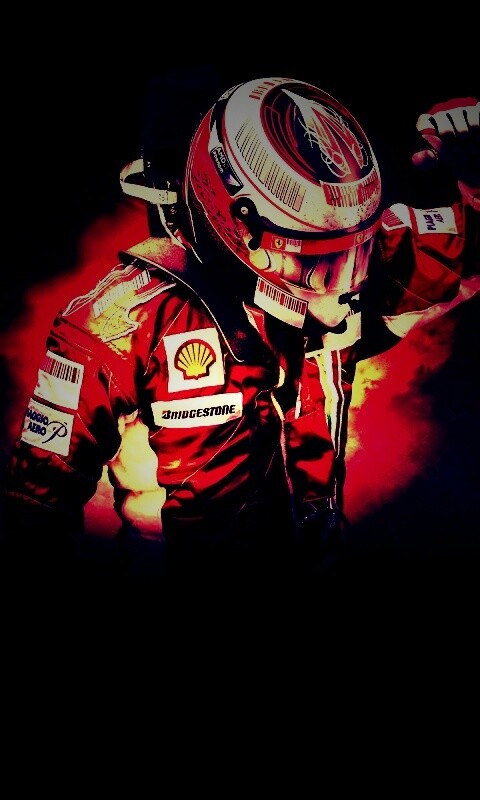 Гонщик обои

* * *

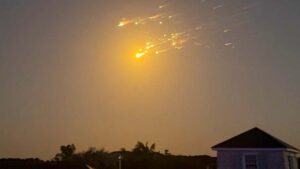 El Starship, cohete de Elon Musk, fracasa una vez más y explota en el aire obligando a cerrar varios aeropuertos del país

...

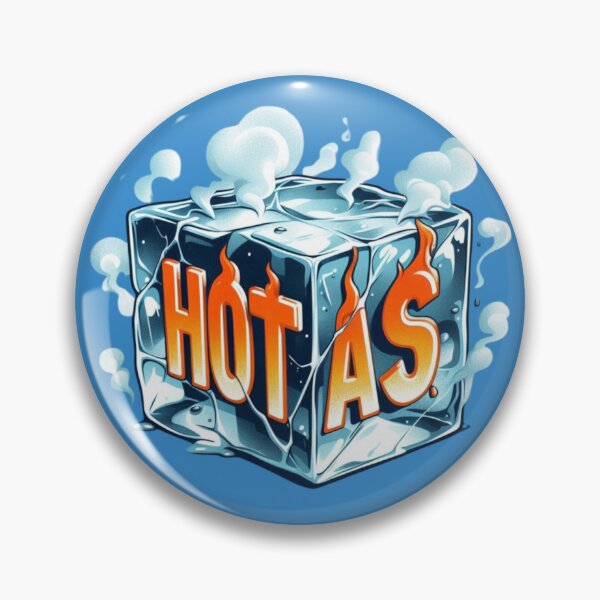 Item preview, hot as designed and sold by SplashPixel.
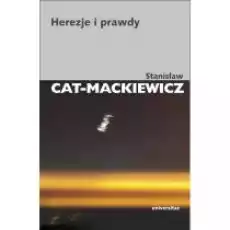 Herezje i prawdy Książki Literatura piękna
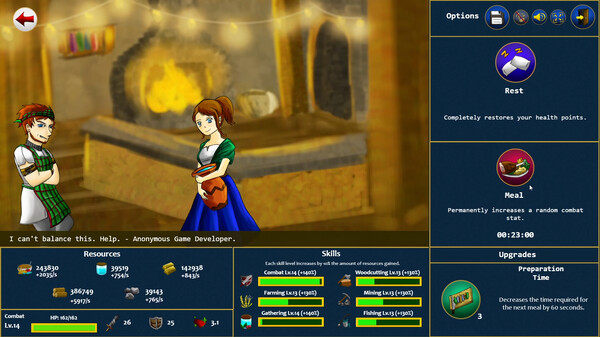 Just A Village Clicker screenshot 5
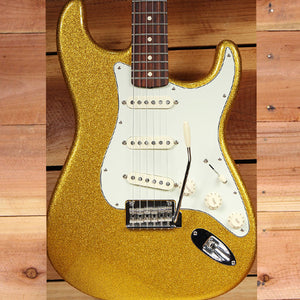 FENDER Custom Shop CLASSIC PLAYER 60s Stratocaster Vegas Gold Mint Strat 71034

EXERCISE BRIEF
Duplicate the rows from the line with "Item preview, hot" to the line with "FENDER Custom Shop", including both of those lines, and omit the pictures from your answer.

ANSWER SECTION
 Item preview, hot as designed and sold by SplashPixel.
 Herezje i prawdy Książki Literatura piękna
 Just A Village Clicker screenshot 5
 FENDER Custom Shop CLASSIC PLAYER 60s Stratocaster Vegas Gold Mint Strat 71034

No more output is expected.